Alice Min Soo Chun, a designer and professor at the Parsons New School for Design, wanted to design something that could be used in relief efforts after a 2010 earthquake hit Haiti. After years of research, she invented the SolarPuff, a foldable lantern inspired by the principles of origami.

Small-scale solar panels promise many off-grid applications for renewable energy, and the SolarPuff is a particularly elegant example. This solar-powered lantern folds flat and weighs just 2.3 ounces. It pops open easily to disperse the light from its ring of LEDs, without a harsh brightness.

“One of the things I realized in disaster relief is that you need something that is very portable and lightweight,” said Chun. Because the SolarPuff folds flat, one can pack dozens into a box that would carry only a few flashlights. And because its lithium-ion battery is re-charged with a thin solar panel, there’s no need for extra batteries. It charges in about 4 hours and lasts for 8 to 10.

© Margaret Badore. Margaret Badore.

© Margaret Badore.

The lantern is water-proof, so it can be used outside in stormy conditions—or for more enjoyable water activities. “My son uses it in the bathtub,” said Chun. “It will float where other flashlights and lanterns will sink.”

In fact, the SolarPuff has many potential applications. In addition to providing light after a disaster, it can also be a replacement for kerosene lamps, which contribute to global warming and create unhealthy indoor air conditions. It could also be an off-grid light solution for the 1.6 billion people around the world who don’t have access to electricity.
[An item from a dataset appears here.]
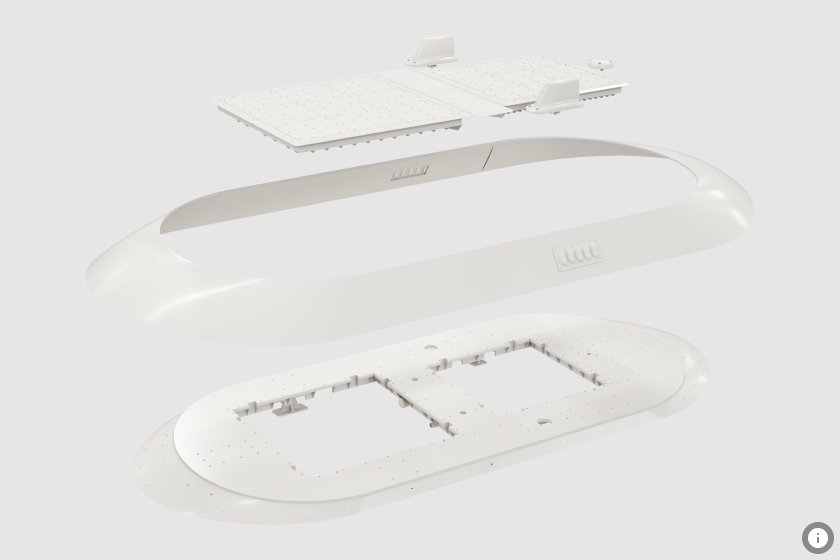 Exploded view of a component with three main sections separated and floating above each other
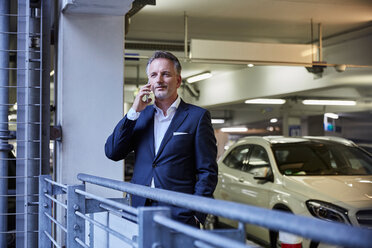 Businessman using smartphone in parking garage - SUF00339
“The thing that’s great about the solar puff is that it answers an immediate need right now for people that need access to light,” said Chun.

The light’s simple cube design makes it attractive to anyone who wants a sustainable light for their home or for camping. “I’m really excited about the outdoor market and camping market, and the decor indoor market as well,” said Chun.

Chun is a co-funder of FAARM, a non-profit design collective that works to help underserved communities in a number of ways. The SolarPuff is FAARM’s first product, Chun said. “The solar puff answers the question of one of the basic human necessities: light. But we hope to help develop local economies in areas where we distribute them as well.”

The SolarPuff is currently available in Japan and the U.S., and can be purchased from Solight Designs for $30.00. Chun said they plan to use a buy-one-give-one model similar to Tom’s shoes, so that a purchase in the U.S. will subsidize a donation in Haiti or a similar area.

Keeping in line with FAARM’s goals, Chun wanted to create something as beautiful as it is functional. “Even when you’re impoverished, you still appreciate beauty and design.”